Attacks on the historic gains of the working class as a whole have intensified, such as severance pay, pension and unemployment funds, and women’s rights, such as maternity leave, are on the tightrope, especially in the dependent countries. Control over the labor process has become much more oppressive and the workers are forced to meet production targets non-stop. Women workers are exposed to increasing molestation, harassment and humiliation in the workplace. In short, women have been affected by the crisis of capitalism and its so-called pandemic management not only as “domestic slaves”, but also as “wage slaves”. They were not only “locked up” in the home, but also in the workplace, as there were examples of women workers being held in the factory during the day, and in the bedrooms at night with positive cases among them. Many women were forced to work at the height of the pandemic or they felt forced to go to their precarious jobs, avoiding Covid tests for fear of having a positive result and having to stop working and be deprived of their only income without government aid. The first year of the pandemic has already reserved its place in the history of humanity as a period in which the patriarchal character of capitalist labor control has been revealed.

Monopoly Capitalism Counts on Fascism

Despite everything, the workers and other working people in many countries are uniting and fighting against the destruction caused by the pandemic and the crisis of their living and working conditions, and for their economic, social and democratic rights and liberties. Working women are also actively involved in these struggles.

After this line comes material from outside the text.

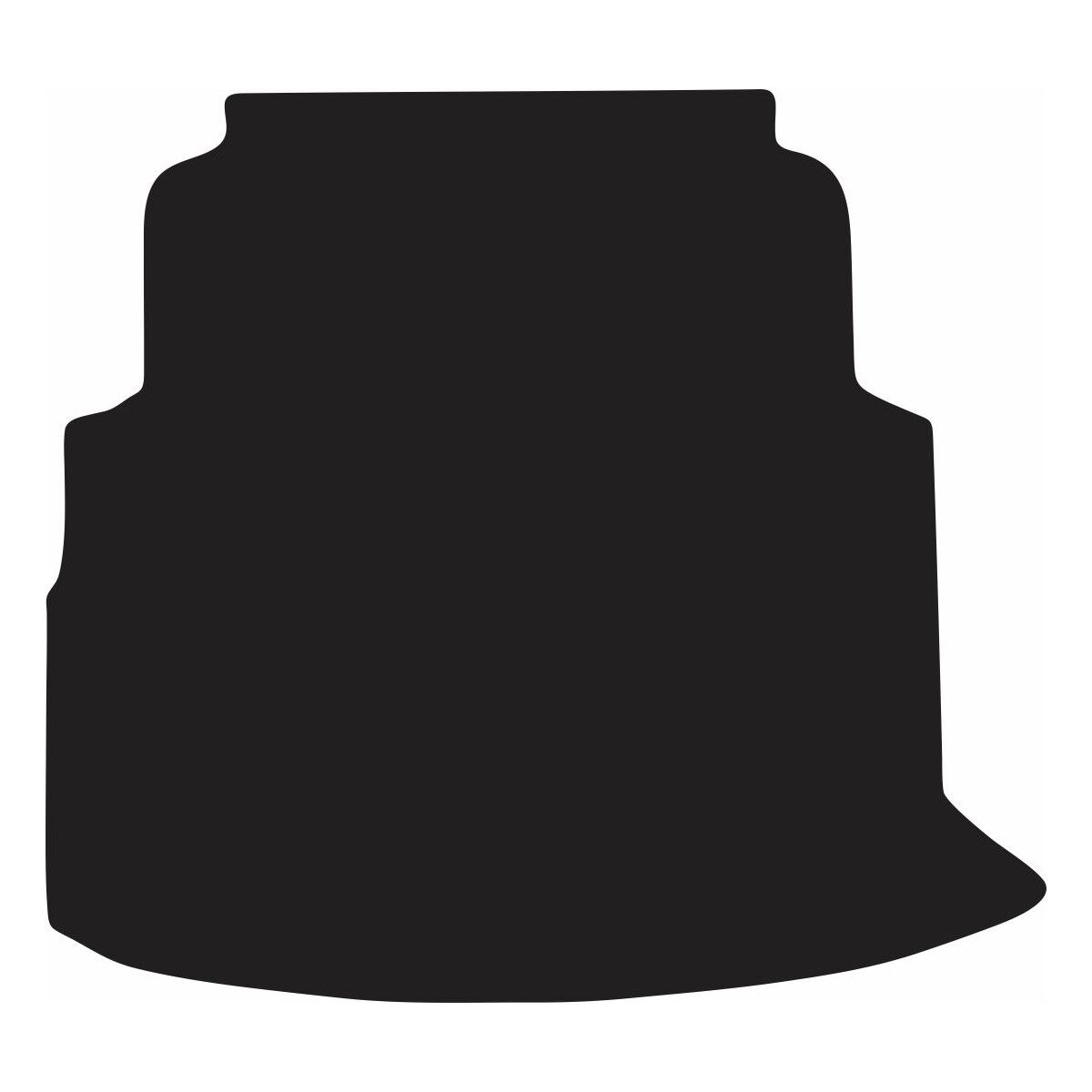 Luxury Carpet Boot Liner, , scanz_hi-res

With their selfless efforts for the good of public health, women health workers have especially stood out with their struggles, not only for their own demands for their livelihoods, but also for the right to health-care services, resisting public health being sacrificed to capitalist savagery. Broad sectors of women have continued their demonstrations during the pandemic measures in order to roll back attacks on their basic rights. In all parts of the world, through large or small acts of resistance, they sought forms of united struggle against these attacks. The women of Argentina won their fight for the legalization of abortion after 25 years of struggle that did not decline even under the conditions of the pandemic. The women of India were on the front line during strikes by millions of workers. In Europe, women have mobilized in defense of the Istanbul Convention, which was under attack by reactionary governments backed by religious authorities.

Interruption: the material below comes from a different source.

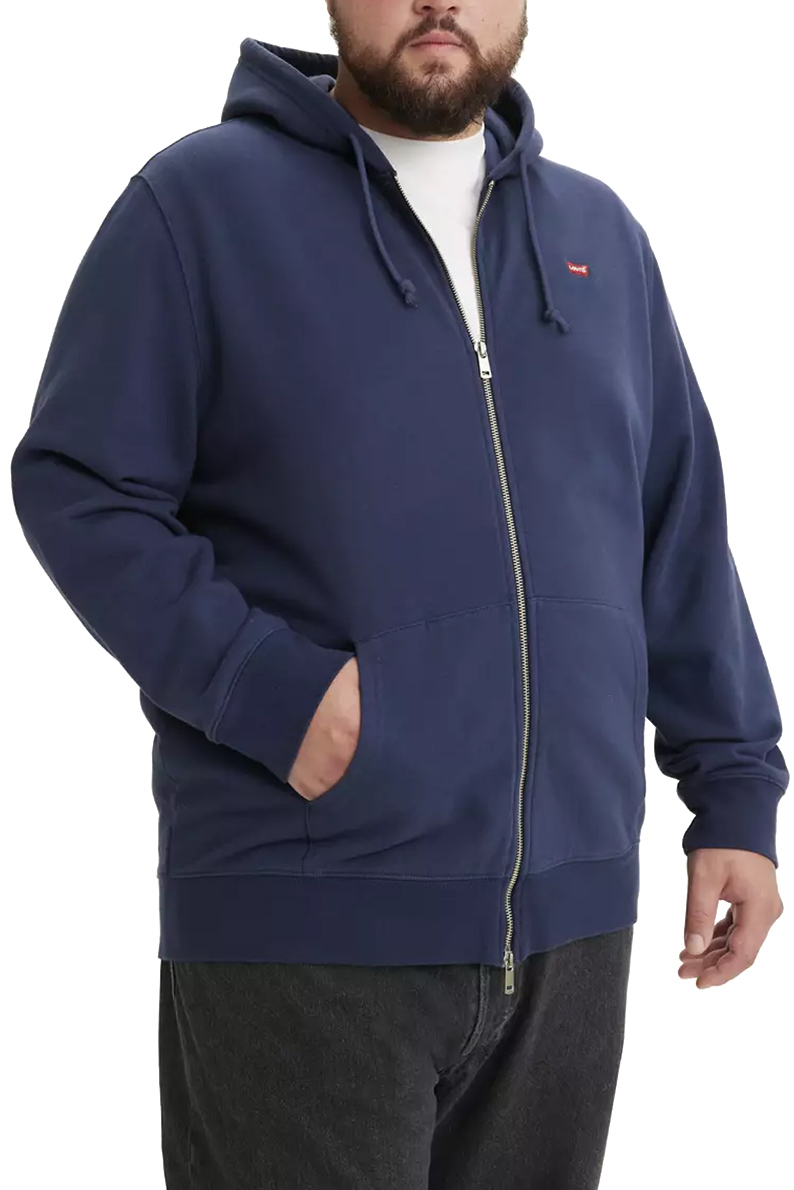 A26220002-1 Худи Levi's A2622-0002 — изображение 1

The devastating effects of the pandemic and the crisis are being exploited by the reactionary forces, especially the fascist organizations, to gain strength. In many countries, the monopoly bourgeois cliques are trying to absorb the discomfort and discontent of the exploited and oppressed popular masses due to the system, channeling them towards racist, sexist, misogynist and xenophobic policies. In addition, they tend to promote right-wing populism, which has already been on the rise before the outbreak of the pandemic, and to make more use of illegal state organizations.

A considerable number of working women are aware of the danger of fascism building in many parts of the world, from the United States to India, from Brazil to Turkey. They have the historical and contemporary experience that exploitation, inequalities, violence and racist-fascist policies cannot be stopped by liberal democracy.

Let Us Raise Our Voices against Imperialism and All Kinds of Reactionary Forces

March 8, 2021, marks a turning point for working women to raise their struggle globally and to improve their organization for economic, democratic and political rights and liberties in opposition to the devastating effects of the pandemic and the crisis, the intensification of exploitation and inequality, imperialism, racist-fascist aggression and all kinds of reactionary forces.

These intensified attacks can only be met by a strengthened and united struggle of all workers and other working people, with working women as an inseparable part of them.

All working women of the world, let us unite for our rights and liberties!

Long live the organized struggle of the working women!

Long live the international solidarity of working women!